MATERIAL PROVIDED
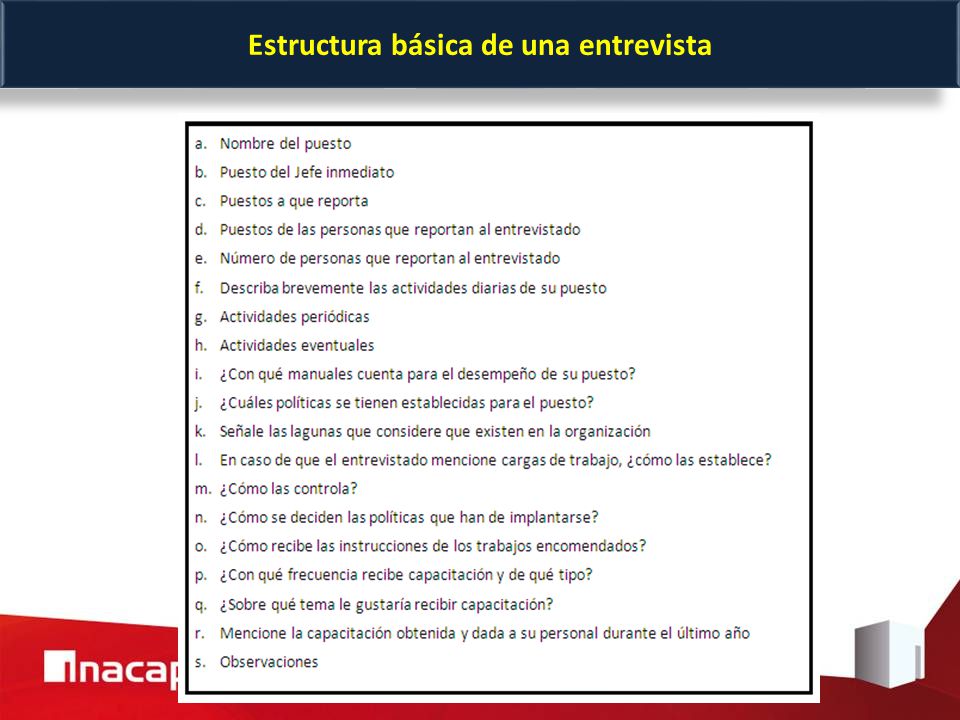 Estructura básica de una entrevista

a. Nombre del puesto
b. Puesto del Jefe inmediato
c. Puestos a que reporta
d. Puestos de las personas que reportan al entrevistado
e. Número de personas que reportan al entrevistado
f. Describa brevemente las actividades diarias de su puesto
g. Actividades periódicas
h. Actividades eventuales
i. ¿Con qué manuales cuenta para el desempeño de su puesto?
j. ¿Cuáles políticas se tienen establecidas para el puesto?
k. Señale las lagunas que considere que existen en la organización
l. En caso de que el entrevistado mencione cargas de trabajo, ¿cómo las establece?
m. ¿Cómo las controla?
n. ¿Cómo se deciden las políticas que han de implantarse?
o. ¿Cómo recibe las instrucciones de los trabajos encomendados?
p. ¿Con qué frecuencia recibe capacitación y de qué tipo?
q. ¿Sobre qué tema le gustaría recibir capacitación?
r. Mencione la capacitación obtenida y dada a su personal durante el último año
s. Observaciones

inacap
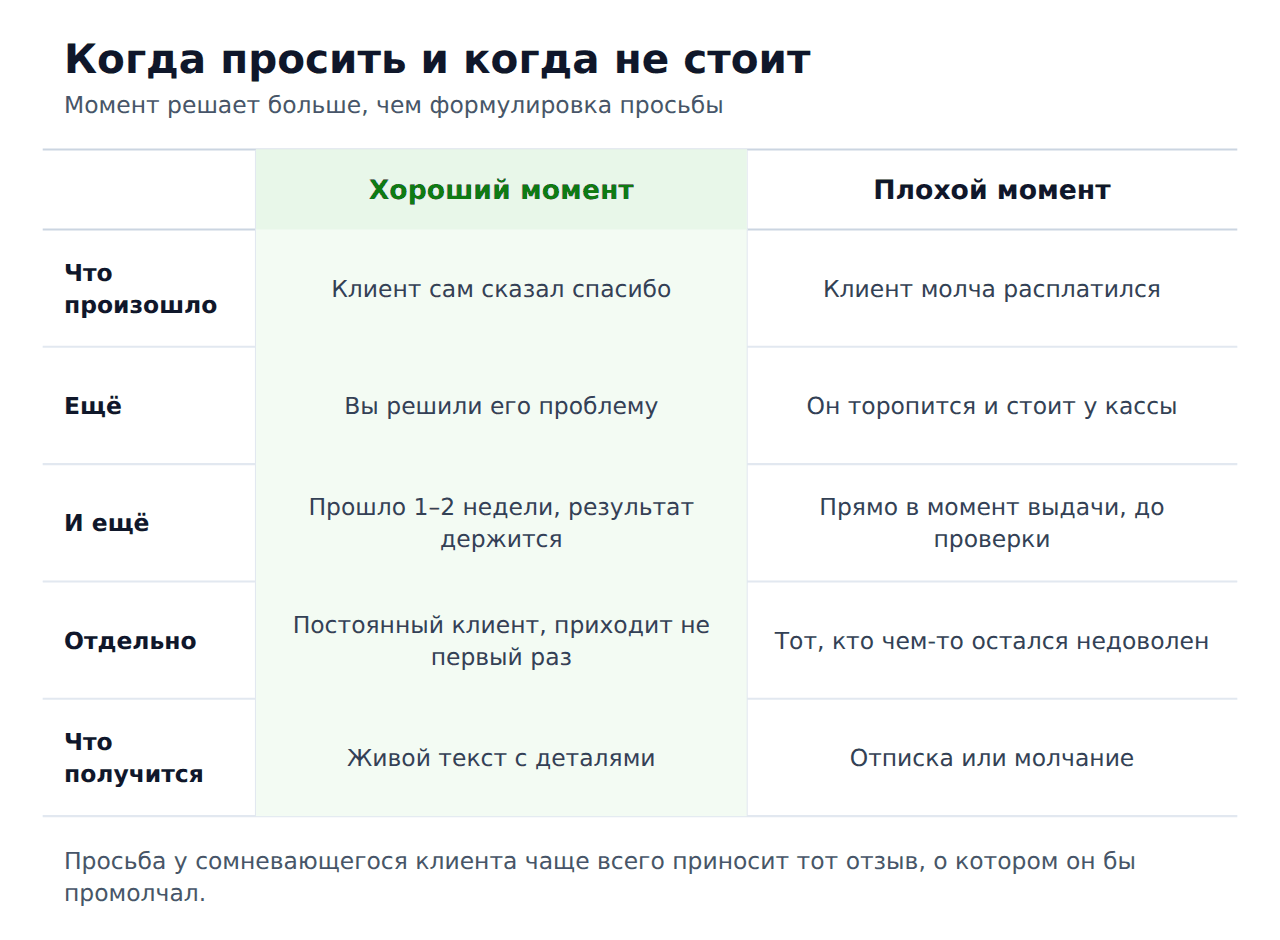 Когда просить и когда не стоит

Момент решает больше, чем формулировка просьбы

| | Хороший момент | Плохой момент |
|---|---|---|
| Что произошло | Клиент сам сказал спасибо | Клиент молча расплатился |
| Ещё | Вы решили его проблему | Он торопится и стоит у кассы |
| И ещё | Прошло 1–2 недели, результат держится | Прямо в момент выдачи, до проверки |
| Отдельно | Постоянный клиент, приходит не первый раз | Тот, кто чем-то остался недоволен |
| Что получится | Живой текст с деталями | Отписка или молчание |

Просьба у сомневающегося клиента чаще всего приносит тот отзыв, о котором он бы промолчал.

PROBLEM TO WORK ON
Please write out, word for word, each line from the one with "Когда просить и когда не стоит" to the last line of the data, keeping both ends and omitting pictures.

TASK OUTPUT
 Когда просить и когда не стоит

Момент решает больше, чем формулировка просьбы

| | Хороший момент | Плохой момент |
|---|---|---|
| Что произошло | Клиент сам сказал спасибо | Клиент молча расплатился |
| Ещё | Вы решили его проблему | Он торопится и стоит у кассы |
| И ещё | Прошло 1–2 недели, результат держится | Прямо в момент выдачи, до проверки |
| Отдельно | Постоянный клиент, приходит не первый раз | Тот, кто чем-то остался недоволен |
| Что получится | Живой текст с деталями | Отписка или молчание |

Просьба у сомневающегося клиента чаще всего приносит тот отзыв, о котором он бы промолчал.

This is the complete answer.